• **What is required**: The full set of entries has to be output exactly.

• **Extracted entries**:

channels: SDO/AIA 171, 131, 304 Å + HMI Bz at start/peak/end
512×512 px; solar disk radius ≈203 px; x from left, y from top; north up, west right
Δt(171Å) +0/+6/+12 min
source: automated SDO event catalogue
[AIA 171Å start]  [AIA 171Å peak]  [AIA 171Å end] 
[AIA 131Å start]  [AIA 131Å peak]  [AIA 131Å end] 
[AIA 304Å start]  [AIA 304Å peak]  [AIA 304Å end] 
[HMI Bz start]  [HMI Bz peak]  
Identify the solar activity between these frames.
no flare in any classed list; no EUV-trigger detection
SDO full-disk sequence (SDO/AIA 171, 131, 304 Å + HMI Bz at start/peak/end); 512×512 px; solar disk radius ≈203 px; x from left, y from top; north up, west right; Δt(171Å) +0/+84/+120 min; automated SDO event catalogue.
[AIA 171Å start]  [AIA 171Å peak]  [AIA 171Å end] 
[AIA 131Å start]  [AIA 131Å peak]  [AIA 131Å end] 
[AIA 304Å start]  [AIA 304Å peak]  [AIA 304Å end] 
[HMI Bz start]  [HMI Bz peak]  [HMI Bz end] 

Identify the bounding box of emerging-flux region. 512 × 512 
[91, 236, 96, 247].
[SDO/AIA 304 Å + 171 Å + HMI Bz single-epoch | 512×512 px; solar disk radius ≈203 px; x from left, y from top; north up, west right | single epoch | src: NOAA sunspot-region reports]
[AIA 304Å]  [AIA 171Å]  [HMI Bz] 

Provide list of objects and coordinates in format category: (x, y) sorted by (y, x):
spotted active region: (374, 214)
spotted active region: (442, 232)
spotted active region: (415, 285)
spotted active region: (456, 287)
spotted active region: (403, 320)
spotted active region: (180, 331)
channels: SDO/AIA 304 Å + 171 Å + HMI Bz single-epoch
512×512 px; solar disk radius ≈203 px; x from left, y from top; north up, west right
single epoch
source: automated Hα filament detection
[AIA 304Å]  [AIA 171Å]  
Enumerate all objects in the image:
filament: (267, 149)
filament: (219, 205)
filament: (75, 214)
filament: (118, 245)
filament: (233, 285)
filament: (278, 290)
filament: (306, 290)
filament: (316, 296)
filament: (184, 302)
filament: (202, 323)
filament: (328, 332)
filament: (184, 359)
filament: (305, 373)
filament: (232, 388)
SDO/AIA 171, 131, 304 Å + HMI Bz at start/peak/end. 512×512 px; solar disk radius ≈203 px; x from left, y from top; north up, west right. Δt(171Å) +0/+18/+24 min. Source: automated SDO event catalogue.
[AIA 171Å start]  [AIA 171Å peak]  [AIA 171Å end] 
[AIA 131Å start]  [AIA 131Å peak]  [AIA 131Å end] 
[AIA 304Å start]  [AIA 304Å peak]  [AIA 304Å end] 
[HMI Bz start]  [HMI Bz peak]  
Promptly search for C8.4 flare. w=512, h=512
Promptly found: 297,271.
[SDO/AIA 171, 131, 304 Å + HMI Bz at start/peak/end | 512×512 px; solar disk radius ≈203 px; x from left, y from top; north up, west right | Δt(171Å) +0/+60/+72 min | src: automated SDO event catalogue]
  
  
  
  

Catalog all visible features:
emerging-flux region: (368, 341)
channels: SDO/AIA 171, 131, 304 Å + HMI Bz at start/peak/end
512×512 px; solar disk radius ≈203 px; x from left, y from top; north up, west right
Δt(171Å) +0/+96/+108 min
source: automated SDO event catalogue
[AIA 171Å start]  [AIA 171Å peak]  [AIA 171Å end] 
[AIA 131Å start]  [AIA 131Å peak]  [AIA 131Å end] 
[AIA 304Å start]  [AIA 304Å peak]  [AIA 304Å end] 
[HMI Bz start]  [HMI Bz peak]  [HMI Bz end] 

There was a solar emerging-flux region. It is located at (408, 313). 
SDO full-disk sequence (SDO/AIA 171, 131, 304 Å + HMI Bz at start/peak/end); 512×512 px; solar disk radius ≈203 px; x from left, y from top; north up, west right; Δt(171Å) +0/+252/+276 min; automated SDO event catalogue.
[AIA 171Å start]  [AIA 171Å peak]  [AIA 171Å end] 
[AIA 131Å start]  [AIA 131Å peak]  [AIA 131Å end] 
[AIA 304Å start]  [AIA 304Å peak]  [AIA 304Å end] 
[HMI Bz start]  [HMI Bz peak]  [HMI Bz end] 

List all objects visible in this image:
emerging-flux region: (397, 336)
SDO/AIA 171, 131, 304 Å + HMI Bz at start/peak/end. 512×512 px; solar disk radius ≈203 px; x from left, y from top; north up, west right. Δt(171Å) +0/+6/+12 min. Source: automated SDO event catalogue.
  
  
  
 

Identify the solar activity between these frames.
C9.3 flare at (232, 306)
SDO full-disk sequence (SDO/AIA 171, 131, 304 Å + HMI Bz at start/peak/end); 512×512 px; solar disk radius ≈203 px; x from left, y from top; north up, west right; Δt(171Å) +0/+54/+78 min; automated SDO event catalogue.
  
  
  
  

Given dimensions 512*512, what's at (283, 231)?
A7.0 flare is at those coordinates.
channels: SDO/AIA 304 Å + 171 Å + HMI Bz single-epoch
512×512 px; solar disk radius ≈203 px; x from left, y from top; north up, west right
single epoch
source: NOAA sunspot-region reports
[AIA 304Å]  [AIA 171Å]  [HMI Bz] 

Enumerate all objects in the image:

• **Exercise result**:
channels: SDO/AIA 171, 131, 304 Å + HMI Bz at start/peak/end
512×512 px; solar disk radius ≈203 px; x from left, y from top; north up, west right
Δt(171Å) +0/+6/+12 min
source: automated SDO event catalogue
[AIA 171Å start]  [AIA 171Å peak]  [AIA 171Å end] 
[AIA 131Å start]  [AIA 131Å peak]  [AIA 131Å end] 
[AIA 304Å start]  [AIA 304Å peak]  [AIA 304Å end] 
[HMI Bz start]  [HMI Bz peak]  
Identify the solar activity between these frames.
no flare in any classed list; no EUV-trigger detection
SDO full-disk sequence (SDO/AIA 171, 131, 304 Å + HMI Bz at start/peak/end); 512×512 px; solar disk radius ≈203 px; x from left, y from top; north up, west right; Δt(171Å) +0/+84/+120 min; automated SDO event catalogue.
[AIA 171Å start]  [AIA 171Å peak]  [AIA 171Å end] 
[AIA 131Å start]  [AIA 131Å peak]  [AIA 131Å end] 
[AIA 304Å start]  [AIA 304Å peak]  [AIA 304Å end] 
[HMI Bz start]  [HMI Bz peak]  [HMI Bz end] 

Identify the bounding box of emerging-flux region. 512 × 512 
[91, 236, 96, 247].
[SDO/AIA 304 Å + 171 Å + HMI Bz single-epoch | 512×512 px; solar disk radius ≈203 px; x from left, y from top; north up, west right | single epoch | src: NOAA sunspot-region reports]
[AIA 304Å]  [AIA 171Å]  [HMI Bz] 

Provide list of objects and coordinates in format category: (x, y) sorted by (y, x):
spotted active region: (374, 214)
spotted active region: (442, 232)
spotted active region: (415, 285)
spotted active region: (456, 287)
spotted active region: (403, 320)
spotted active region: (180, 331)
channels: SDO/AIA 304 Å + 171 Å + HMI Bz single-epoch
512×512 px; solar disk radius ≈203 px; x from left, y from top; north up, west right
single epoch
source: automated Hα filament detection
[AIA 304Å]  [AIA 171Å]  
Enumerate all objects in the image:
filament: (267, 149)
filament: (219, 205)
filament: (75, 214)
filament: (118, 245)
filament: (233, 285)
filament: (278, 290)
filament: (306, 290)
filament: (316, 296)
filament: (184, 302)
filament: (202, 323)
filament: (328, 332)
filament: (184, 359)
filament: (305, 373)
filament: (232, 388)
SDO/AIA 171, 131, 304 Å + HMI Bz at start/peak/end. 512×512 px; solar disk radius ≈203 px; x from left, y from top; north up, west right. Δt(171Å) +0/+18/+24 min. Source: automated SDO event catalogue.
[AIA 171Å start]  [AIA 171Å peak]  [AIA 171Å end] 
[AIA 131Å start]  [AIA 131Å peak]  [AIA 131Å end] 
[AIA 304Å start]  [AIA 304Å peak]  [AIA 304Å end] 
[HMI Bz start]  [HMI Bz peak]  
Promptly search for C8.4 flare. w=512, h=512
Promptly found: 297,271.
[SDO/AIA 171, 131, 304 Å + HMI Bz at start/peak/end | 512×512 px; solar disk radius ≈203 px; x from left, y from top; north up, west right | Δt(171Å) +0/+60/+72 min | src: automated SDO event catalogue]
  
  
  
  

Catalog all visible features:
emerging-flux region: (368, 341)
channels: SDO/AIA 171, 131, 304 Å + HMI Bz at start/peak/end
512×512 px; solar disk radius ≈203 px; x from left, y from top; north up, west right
Δt(171Å) +0/+96/+108 min
source: automated SDO event catalogue
[AIA 171Å start]  [AIA 171Å peak]  [AIA 171Å end] 
[AIA 131Å start]  [AIA 131Å peak]  [AIA 131Å end] 
[AIA 304Å start]  [AIA 304Å peak]  [AIA 304Å end] 
[HMI Bz start]  [HMI Bz peak]  [HMI Bz end] 

There was a solar emerging-flux region. It is located at (408, 313). 
SDO full-disk sequence (SDO/AIA 171, 131, 304 Å + HMI Bz at start/peak/end); 512×512 px; solar disk radius ≈203 px; x from left, y from top; north up, west right; Δt(171Å) +0/+252/+276 min; automated SDO event catalogue.
[AIA 171Å start]  [AIA 171Å peak]  [AIA 171Å end] 
[AIA 131Å start]  [AIA 131Å peak]  [AIA 131Å end] 
[AIA 304Å start]  [AIA 304Å peak]  [AIA 304Å end] 
[HMI Bz start]  [HMI Bz peak]  [HMI Bz end] 

List all objects visible in this image:
emerging-flux region: (397, 336)
SDO/AIA 171, 131, 304 Å + HMI Bz at start/peak/end. 512×512 px; solar disk radius ≈203 px; x from left, y from top; north up, west right. Δt(171Å) +0/+6/+12 min. Source: automated SDO event catalogue.
  
  
  
 

Identify the solar activity between these frames.
C9.3 flare at (232, 306)
SDO full-disk sequence (SDO/AIA 171, 131, 304 Å + HMI Bz at start/peak/end); 512×512 px; solar disk radius ≈203 px; x from left, y from top; north up, west right; Δt(171Å) +0/+54/+78 min; automated SDO event catalogue.
  
  
  
  

Given dimensions 512*512, what's at (283, 231)?
A7.0 flare is at those coordinates.
channels: SDO/AIA 304 Å + 171 Å + HMI Bz single-epoch
512×512 px; solar disk radius ≈203 px; x from left, y from top; north up, west right
single epoch
source: NOAA sunspot-region reports
[AIA 304Å]  [AIA 171Å]  [HMI Bz] 

Enumerate all objects in the image:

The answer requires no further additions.